Toleranz zwischen den Religionen
Beitrag zum Marburger Reformationsweg
in der Universitätskirche am 31.10.13
Reformation und Toleranz – da haben wir in Hessen relativ gute Voraussetzungen: Landgraf Philipp war einer der tolerantesten Fürsten der Reformationszeit. „Toleranz“ ist inzwischen zum Schlagwort geworden. Nicht tolerant zu sein, gilt als politisch inkorrekt. Toleranz scheint eher ein gesellschaftliches, politisches Thema als eine kirchliche, religiöse Angelegenheit zu sein. Als christliche Gemeinde haben wir im allgemeinen keine Probleme mit der Toleranz. Angesichts des Plans, eine Moschee zu errichten, hat es in Marburg keinen Aufschrei gegeben. Einzelne intolerante Stimmen, die sich bemerkbar machten, fanden kein Gehör. Seit 2006 gibt es einen Runden Tisch der Religionen. In ihm treffen sich neben Christen Juden, Muslime, Buddhisten und Mitglieder der Baha’i. Unser Oberbürgermeister unterstützt alles, wo auch immer es um Integration und ein gutes Miteinader geht, von der innerchristlichen Ökumene bis zum interreligiösen Dialog. Also sind wir in Sachen Toleranz doch eigentlich ganz gut?

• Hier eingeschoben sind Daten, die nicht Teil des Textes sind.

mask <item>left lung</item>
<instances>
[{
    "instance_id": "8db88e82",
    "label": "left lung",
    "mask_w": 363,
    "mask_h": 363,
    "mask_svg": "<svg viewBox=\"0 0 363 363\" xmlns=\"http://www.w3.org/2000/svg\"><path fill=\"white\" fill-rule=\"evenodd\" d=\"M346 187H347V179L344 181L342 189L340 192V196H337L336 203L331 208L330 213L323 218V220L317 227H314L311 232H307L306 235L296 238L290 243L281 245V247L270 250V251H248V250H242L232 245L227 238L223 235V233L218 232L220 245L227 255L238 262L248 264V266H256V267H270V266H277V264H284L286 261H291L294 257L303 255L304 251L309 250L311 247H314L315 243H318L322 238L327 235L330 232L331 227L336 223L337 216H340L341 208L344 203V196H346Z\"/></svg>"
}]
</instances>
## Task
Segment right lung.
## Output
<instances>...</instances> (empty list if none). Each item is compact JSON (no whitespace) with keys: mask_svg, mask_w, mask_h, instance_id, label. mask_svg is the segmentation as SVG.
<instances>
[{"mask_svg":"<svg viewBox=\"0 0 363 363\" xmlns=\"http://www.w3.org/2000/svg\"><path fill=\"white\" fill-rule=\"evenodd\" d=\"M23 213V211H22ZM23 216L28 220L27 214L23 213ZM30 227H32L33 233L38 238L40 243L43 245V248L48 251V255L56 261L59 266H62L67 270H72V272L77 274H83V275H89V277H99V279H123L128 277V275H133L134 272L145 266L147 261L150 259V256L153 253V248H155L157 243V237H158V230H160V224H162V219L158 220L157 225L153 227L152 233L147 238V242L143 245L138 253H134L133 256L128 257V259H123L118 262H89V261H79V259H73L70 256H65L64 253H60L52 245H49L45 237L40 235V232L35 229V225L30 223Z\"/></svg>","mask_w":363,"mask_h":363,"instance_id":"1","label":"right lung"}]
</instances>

Doch in wenigen Tagen gedenken wir des Synagogenbrands vor 75 Jahren. Und Hand aufs Herz: Was fühlen wir, wenn wir in unseren Bussen alten Menschen schwarzer Hautfarbe begegnen? Sind wir wirklich erfreut, wenn die kopftuchtragenden Muslimas in unseren Straßen an Zahl zunehmen?
Warum könnten Christen und Christinnen in besonderer Weise motiviert sein, über Toleranz nachzudenken und sie auch zu verwirklichen? In unserem Glauben geht es nicht ums Rechthaben, sondern darum, dass wir entdecken, was uns trägt und orientiert. Wir wissen die Welt und mit ihr die ganze Menschheit in Gottes Hand. Wir bekennen unseren Glauben an Gott, den Vater, der Menschen anderen Glaubens (oder gar keines Glaubens) geschaffen hat wie uns. Wir gehen davon aus, dass unser Herr und Meister Jesus Christus für alle Menschen gelebt und gelitten hat und gestorben ist, auch wenn sie es nicht wissen oder nicht wissen wollen. Wir erwarten, dass Gottes Geist nicht nur in den Kirchen, sondern auch außerhalb z. B. der Evangelischen Kirche von Kurhessen Waldeck wirkt und zupackt, wo Gott will.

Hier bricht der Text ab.